アトピーの痒みはなぜ慢性化するの?


慢性的な痒みの原因は アストロサイトだった

津田教授らが次に注目したのはグリア細胞。グリア細胞とは、神経細胞(ニューロン)と共に神経系を構成する細胞ですが、神経細胞のように電気的信号を発生させないため神経活動から少し離れた副次的役割を担っていると考えられてきました。ところが最近の研究では、グリア細胞が神経活動に重要な働きを持っていることがだんだん明らかになっています。
グリア細胞の変化を正常マウスとアトピーマウスで比べてみると、アトピーマウスではアストロサイト(3種あるグリア細胞のひとつ)が活性化していました。アストロサイトは症状がひどくなる(慢性化する)ほど活性化し、それも掻き壊しが激しい部分に顕著でした。アトピーマウスでも、皮膚炎が出始める頃のアストロサイト活性は正常なマウスと変わらないことから、アトピーの慢性化とアストロサイトの活性化には相関関係があることがわかります。
アストロサイトの活性化について更に詳しく調べると、STAT3というタンパク質がアストロサイト内で働いていました。STAT3が反応するとアストロサイトが活性化するので、STAT3の働きを抑制してみるとアトピーマウスの痒みも治まります。
さらに、アトピーマウスの脊髄のアストロサイトでリポカイン2という遺伝子が作られることもわかりました。リポカイン2にはGRP(ガストリン放出ペプチド)の作用を強める働きがあり、リポカイン2が増えるほど痒みは強くなります。
これらの事実から、アトピー性 皮膚炎の痒み慢性化の原因は、ア ストロサイト(グリア細胞)にある と考えられるのです。
慢性的な痒みの原因は アストロサイトだった

皮膚ダメージを 減らす方法

この研究成果は、今後のアトピー治療に大きな変化をもたらす可能性があります。アストロサイトの活性化を抑える薬が開発されれば、慢性化した異常な痒みを抑え、症状を悪化させることなくアトピーの原因治療に専念できるでしょう。
今すぐに実行できることもあります。それは、アストロサイトをなるべく活性化させないこと。そのためには皮膚のダメージを減らすことが大切です。アトピーマウスの実験中、掻き壊しの激しいマウスの爪を切ってみたところ、なんと皮膚炎が治ってしまったそう。人間の場合も掻かずにダメージを減らすことは効果的だと考えられますが、掻くのを我慢するのはなかなか難しいことです。
なるべく皮膚を刺激しないように爪の手入れを行い、ミトンなどを活用するのもよいでしょう。日常的なスキンケアでも皮膚への刺激を減らすことができます。あとぴナビでも、「スキンケアだけで皮膚炎がほとんどなくなった」という報告をいただくことがあります。このようなケースでは、適切なスキンケアを行うことで痒みが減り、掻くことが少なくなって症状が改善されたと考えられます。
アトピー治療は、「炎症を抑える」「痒みを抑える」「バリア機能を改善する」といったケアを三位一体で行っていくのが理想的です。痒み慢性化の原因を突き止めた今回の研究は、痒みを抑えるという観点からアトピー治療を大きく前進させる成果をもたらしてくれることでしょう。

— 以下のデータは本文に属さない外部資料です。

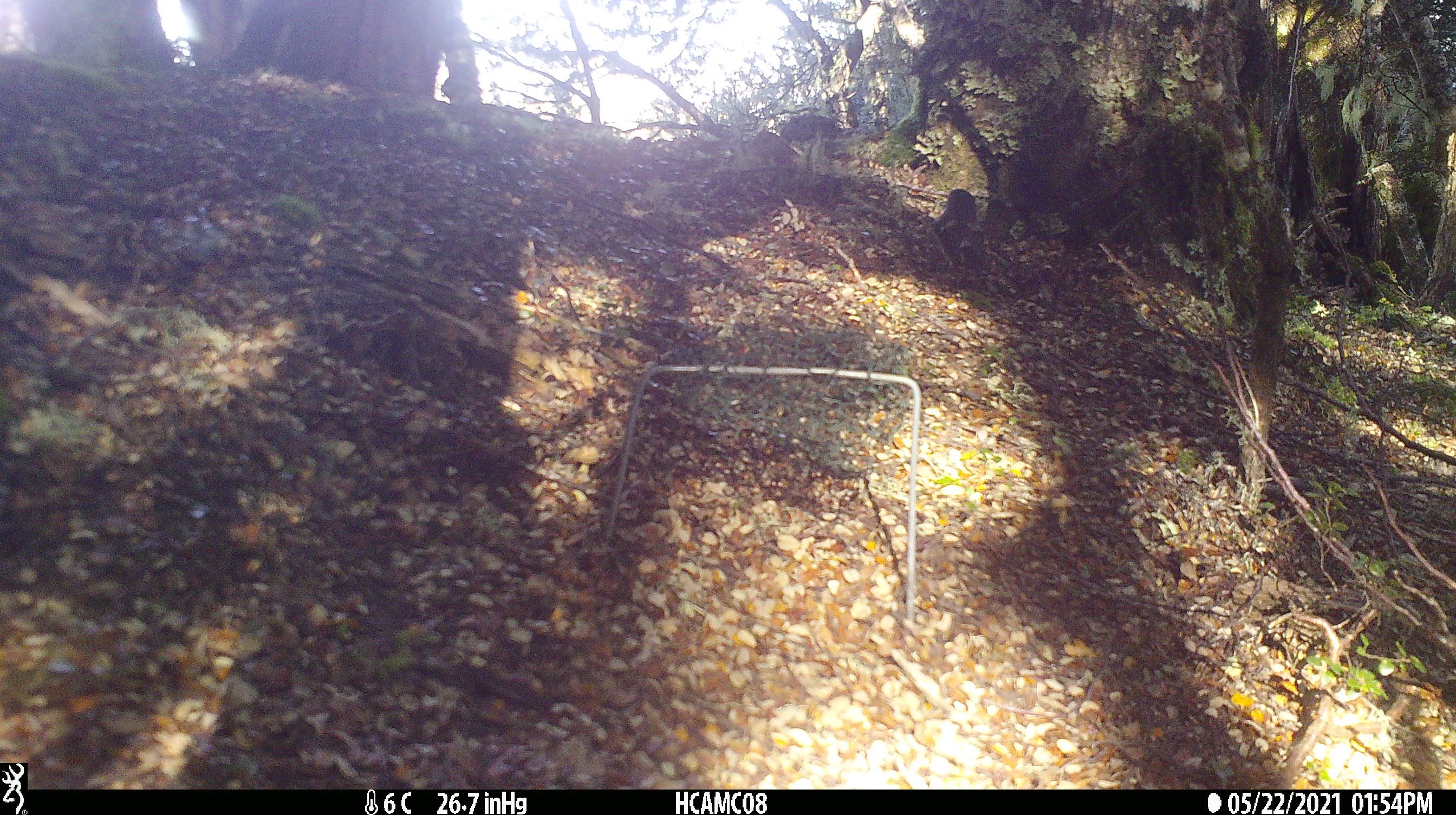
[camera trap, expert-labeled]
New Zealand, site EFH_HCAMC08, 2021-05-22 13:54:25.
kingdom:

慢性的な痒みにはグリア細胞という神経系の細胞が関係してことが分かってきたようです。その一つのアストロサイトの活性化が痒みと関係が深いようです。

今後の原因治療がさらに進むことを望みたいですね。
 

薬の開発も大切ですが、マウスの爪を切ったところ皮膚炎が治ったそうです。

ということは私たちもミトンなどを使って掻かない工夫をすることが大事ですね。それと適切なスキンケアでバリア機能を強化することが大切ですね。